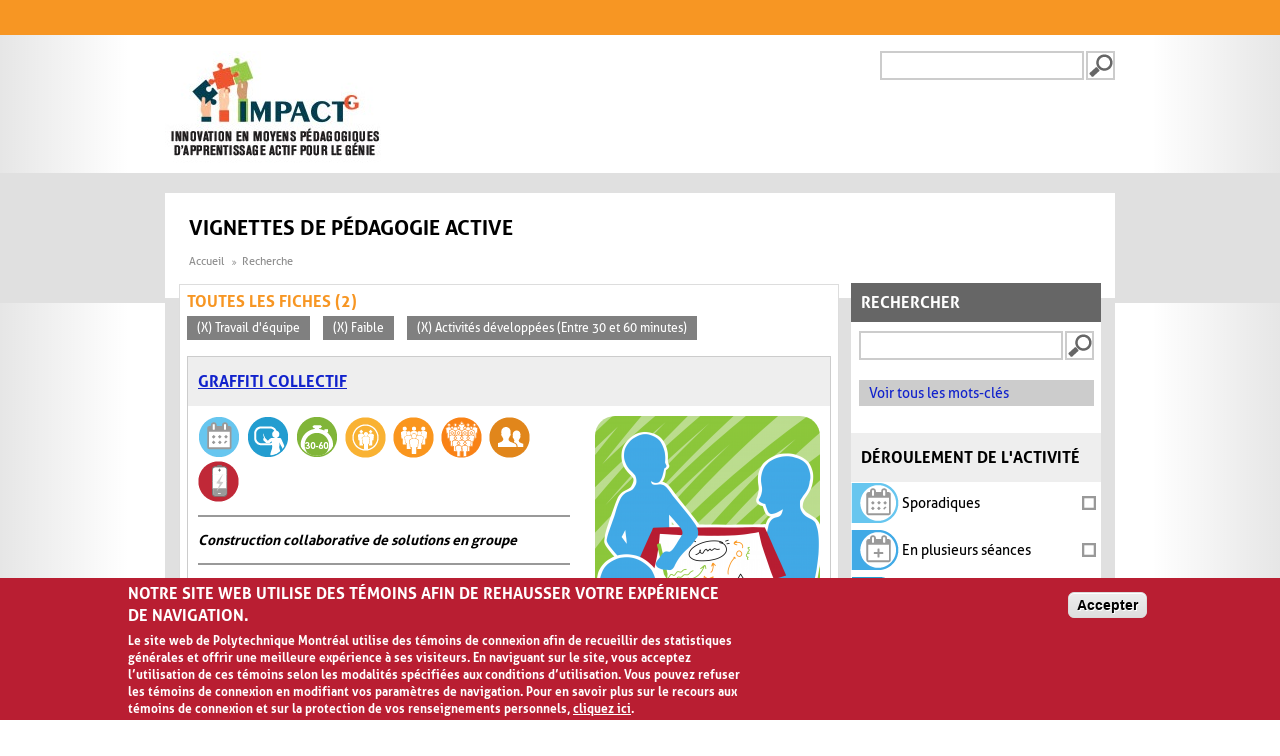

--- FILE ---
content_type: text/javascript
request_url: https://www.polymtl.ca/vignettes/sites/vignettes.lxpolywebprod.polymtl.ca/files/js/js_Jq4IouQOMNKXIHBD631hge2C7oqzZXg-hjZC2Gw8_1E.js
body_size: 133
content:

/**
 * @file sharer-opener.js
 * Opening sharer link in new window
 */

(function ($) {
  Drupal.behaviors.sharerOpener = {
    attach: function (context, settings) {
      $('#sharer-toolbar a', context).click(function () {

        // Parse URL to get protocol
        var parser = document.createElement('a');
        parser.href = $(this).attr('href');

        // Open popup if protocol is different from «mailto»
        if (parser.protocol !== 'mailto:') {
          window.open($(this).attr('href'), $(this).attr('title'), "width=640, height=480");
          return false;
        }
      });
    }
  };
})(jQuery);
;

(What you should do): Show the lines above that have the word "function".

(Solution to this problem):
(function ($) {
    attach: function (context, settings) {
      $('#sharer-toolbar a', context).click(function () {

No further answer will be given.